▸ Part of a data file
--------------------------------------------------
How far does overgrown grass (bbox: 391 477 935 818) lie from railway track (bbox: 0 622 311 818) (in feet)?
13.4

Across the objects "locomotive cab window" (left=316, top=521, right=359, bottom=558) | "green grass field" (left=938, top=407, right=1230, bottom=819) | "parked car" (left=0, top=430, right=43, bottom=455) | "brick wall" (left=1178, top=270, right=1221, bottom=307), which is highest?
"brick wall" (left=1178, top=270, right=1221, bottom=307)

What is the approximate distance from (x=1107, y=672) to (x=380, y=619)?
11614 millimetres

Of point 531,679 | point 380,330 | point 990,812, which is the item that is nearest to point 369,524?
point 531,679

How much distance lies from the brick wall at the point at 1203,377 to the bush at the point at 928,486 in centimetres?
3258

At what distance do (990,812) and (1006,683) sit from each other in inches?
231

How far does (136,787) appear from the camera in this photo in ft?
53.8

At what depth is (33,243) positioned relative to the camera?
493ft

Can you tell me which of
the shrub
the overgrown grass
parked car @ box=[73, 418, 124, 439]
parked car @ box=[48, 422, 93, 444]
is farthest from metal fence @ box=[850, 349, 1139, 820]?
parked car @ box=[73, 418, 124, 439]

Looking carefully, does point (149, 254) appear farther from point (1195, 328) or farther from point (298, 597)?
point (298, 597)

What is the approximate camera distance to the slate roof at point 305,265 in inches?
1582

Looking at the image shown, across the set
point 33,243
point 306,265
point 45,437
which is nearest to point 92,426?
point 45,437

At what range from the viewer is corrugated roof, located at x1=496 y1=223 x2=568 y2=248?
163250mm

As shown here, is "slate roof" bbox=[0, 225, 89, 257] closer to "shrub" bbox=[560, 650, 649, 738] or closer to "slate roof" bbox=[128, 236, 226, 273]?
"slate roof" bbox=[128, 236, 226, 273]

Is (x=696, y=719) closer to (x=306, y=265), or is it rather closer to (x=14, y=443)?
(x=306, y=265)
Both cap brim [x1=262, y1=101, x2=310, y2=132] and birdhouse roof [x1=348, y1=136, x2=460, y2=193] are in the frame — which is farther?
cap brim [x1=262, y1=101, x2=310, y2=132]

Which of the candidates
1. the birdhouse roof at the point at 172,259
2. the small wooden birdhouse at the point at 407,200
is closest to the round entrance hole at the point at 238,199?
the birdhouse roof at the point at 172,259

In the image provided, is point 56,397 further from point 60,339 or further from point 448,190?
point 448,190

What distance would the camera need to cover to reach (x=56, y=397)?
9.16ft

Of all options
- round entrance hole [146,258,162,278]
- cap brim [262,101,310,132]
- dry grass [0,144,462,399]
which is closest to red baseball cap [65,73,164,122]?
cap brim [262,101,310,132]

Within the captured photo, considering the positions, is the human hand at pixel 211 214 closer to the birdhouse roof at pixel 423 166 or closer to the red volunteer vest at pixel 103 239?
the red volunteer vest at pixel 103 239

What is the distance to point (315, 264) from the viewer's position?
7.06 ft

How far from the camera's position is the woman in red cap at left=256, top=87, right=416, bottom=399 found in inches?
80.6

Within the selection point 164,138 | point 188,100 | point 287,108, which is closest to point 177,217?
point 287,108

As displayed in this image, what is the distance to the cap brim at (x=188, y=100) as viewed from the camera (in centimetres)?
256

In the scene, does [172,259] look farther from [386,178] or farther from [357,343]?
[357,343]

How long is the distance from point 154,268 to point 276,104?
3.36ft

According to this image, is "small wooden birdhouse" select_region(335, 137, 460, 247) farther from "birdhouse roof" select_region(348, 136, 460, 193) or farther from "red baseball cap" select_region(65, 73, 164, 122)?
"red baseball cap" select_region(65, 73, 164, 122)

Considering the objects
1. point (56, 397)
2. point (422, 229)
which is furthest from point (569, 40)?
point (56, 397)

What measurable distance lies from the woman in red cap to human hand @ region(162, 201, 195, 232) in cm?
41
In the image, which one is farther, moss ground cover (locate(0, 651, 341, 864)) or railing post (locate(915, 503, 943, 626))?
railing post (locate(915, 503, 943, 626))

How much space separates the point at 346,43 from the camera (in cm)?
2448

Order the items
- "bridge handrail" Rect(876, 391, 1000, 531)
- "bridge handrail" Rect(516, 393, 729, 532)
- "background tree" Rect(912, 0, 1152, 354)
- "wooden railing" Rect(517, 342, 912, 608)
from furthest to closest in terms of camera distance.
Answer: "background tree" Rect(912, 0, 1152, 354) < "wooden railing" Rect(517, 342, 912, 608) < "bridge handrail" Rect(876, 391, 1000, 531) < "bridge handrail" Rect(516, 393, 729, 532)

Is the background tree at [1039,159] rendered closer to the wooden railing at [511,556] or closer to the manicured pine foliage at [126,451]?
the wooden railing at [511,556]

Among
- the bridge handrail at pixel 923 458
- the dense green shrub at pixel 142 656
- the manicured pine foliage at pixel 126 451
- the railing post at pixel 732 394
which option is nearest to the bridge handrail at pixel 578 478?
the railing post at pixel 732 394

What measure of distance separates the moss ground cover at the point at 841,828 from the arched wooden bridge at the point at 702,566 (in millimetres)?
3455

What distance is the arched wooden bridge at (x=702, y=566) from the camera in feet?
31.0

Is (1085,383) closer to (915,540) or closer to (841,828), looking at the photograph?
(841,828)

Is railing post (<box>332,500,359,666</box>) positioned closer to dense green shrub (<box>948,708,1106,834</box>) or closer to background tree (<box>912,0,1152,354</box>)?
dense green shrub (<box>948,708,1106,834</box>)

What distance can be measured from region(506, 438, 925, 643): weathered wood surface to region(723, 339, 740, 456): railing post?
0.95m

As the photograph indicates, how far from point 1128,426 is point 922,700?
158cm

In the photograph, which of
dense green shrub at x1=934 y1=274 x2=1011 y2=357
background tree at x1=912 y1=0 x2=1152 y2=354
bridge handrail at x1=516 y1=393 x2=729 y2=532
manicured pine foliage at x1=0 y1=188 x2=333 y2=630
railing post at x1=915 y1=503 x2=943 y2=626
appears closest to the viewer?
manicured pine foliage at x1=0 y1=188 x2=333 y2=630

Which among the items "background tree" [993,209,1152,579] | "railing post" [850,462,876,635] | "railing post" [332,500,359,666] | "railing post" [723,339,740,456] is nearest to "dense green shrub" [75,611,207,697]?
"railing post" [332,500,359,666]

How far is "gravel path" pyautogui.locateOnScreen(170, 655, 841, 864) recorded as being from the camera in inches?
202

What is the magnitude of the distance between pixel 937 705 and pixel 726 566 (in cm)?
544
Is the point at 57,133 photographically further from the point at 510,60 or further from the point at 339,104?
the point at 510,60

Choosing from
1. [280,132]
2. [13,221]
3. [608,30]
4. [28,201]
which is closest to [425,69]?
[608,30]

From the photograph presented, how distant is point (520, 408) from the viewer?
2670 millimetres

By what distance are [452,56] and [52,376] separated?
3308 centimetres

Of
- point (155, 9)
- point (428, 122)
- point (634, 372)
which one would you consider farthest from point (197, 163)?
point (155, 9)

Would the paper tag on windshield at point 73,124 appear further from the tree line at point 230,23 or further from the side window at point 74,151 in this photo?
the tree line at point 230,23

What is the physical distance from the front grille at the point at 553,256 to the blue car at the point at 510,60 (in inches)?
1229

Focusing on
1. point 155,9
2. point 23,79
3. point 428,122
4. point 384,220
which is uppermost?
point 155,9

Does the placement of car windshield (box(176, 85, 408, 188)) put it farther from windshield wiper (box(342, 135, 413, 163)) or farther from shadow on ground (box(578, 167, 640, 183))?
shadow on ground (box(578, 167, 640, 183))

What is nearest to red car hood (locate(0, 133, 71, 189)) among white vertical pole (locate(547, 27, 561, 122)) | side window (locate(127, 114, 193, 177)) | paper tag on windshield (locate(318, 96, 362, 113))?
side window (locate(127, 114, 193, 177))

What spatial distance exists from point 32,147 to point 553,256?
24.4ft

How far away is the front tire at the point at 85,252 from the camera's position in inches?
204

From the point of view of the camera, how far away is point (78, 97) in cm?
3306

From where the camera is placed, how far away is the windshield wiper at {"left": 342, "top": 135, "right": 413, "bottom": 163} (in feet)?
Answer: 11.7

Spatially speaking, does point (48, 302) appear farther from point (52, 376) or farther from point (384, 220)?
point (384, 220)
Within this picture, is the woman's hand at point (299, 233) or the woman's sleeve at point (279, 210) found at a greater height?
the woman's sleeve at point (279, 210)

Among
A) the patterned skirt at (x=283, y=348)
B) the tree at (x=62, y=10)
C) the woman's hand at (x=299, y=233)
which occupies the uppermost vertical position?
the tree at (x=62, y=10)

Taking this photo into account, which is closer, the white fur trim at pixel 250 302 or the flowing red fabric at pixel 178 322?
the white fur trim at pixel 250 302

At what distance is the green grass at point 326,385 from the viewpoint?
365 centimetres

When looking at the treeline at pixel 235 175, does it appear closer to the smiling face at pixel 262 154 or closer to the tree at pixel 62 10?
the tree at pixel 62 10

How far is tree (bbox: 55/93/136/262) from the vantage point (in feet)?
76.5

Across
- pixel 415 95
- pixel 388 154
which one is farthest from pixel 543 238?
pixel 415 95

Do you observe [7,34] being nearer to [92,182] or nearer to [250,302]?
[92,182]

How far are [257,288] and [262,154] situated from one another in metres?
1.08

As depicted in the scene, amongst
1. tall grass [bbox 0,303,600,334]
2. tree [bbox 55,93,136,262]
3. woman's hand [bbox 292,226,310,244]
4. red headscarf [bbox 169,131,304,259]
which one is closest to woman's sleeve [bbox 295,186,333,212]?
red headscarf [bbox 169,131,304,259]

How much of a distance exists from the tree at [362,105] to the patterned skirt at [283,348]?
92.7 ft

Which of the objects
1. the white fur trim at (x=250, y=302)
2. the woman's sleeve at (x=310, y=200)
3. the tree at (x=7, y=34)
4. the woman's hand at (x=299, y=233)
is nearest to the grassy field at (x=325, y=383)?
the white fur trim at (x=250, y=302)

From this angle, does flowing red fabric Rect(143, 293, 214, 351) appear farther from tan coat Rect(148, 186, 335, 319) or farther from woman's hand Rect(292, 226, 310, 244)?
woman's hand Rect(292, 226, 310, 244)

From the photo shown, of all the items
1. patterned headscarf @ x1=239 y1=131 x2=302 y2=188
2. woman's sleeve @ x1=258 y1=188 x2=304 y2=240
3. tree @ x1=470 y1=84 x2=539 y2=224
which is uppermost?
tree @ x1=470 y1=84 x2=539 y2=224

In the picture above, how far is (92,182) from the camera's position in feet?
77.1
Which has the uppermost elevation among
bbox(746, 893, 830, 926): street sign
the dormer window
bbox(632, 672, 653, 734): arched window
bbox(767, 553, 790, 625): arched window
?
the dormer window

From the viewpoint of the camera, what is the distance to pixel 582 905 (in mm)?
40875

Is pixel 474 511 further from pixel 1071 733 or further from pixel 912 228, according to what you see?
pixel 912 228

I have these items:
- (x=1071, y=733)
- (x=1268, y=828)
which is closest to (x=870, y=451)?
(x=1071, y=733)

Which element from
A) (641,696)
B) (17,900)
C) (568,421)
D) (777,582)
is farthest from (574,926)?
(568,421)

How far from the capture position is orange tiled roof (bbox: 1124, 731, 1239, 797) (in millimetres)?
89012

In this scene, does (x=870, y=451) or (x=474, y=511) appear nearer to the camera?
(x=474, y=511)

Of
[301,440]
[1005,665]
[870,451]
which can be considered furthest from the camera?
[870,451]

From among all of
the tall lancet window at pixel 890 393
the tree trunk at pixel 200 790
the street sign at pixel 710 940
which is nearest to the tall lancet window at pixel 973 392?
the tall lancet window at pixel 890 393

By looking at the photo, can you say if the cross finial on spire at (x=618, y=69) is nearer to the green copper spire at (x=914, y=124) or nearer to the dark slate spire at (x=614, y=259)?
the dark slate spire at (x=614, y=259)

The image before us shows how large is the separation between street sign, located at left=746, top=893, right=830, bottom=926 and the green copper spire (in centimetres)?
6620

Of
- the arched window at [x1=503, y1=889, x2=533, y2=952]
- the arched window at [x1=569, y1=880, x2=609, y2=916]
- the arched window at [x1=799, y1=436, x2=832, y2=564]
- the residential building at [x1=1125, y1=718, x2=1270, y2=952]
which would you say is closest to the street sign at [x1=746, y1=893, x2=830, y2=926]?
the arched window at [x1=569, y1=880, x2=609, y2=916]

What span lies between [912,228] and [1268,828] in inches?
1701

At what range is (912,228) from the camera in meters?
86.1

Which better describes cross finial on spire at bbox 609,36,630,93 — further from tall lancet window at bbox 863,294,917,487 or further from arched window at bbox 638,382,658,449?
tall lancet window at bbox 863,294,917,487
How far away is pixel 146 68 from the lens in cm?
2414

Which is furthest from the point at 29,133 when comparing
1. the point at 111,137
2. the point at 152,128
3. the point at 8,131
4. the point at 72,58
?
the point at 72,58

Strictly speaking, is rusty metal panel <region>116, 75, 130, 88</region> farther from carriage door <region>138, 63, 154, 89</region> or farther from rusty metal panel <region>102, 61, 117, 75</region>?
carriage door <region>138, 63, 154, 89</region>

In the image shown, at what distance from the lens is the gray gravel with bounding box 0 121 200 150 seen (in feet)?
--------------------------------------------------
▸ WORK REQUIRED
Can you copy out the material word for word, starting at the line that contains "At what range is" and continuing through the end of the material?

▸ FULL RESPONSE
At what range is (912,228) from the camera in meters?
86.1

Which better describes cross finial on spire at bbox 609,36,630,93 — further from tall lancet window at bbox 863,294,917,487 or further from arched window at bbox 638,382,658,449?
tall lancet window at bbox 863,294,917,487
How far away is pixel 146 68 from the lens in cm?
2414

Which is furthest from the point at 29,133 when comparing
1. the point at 111,137
2. the point at 152,128
3. the point at 8,131
4. the point at 72,58
?
the point at 72,58

Strictly speaking, is rusty metal panel <region>116, 75, 130, 88</region> farther from carriage door <region>138, 63, 154, 89</region> or farther from rusty metal panel <region>102, 61, 117, 75</region>?
carriage door <region>138, 63, 154, 89</region>

In the image shown, at what distance from the lens is the gray gravel with bounding box 0 121 200 150 seen (in feet)?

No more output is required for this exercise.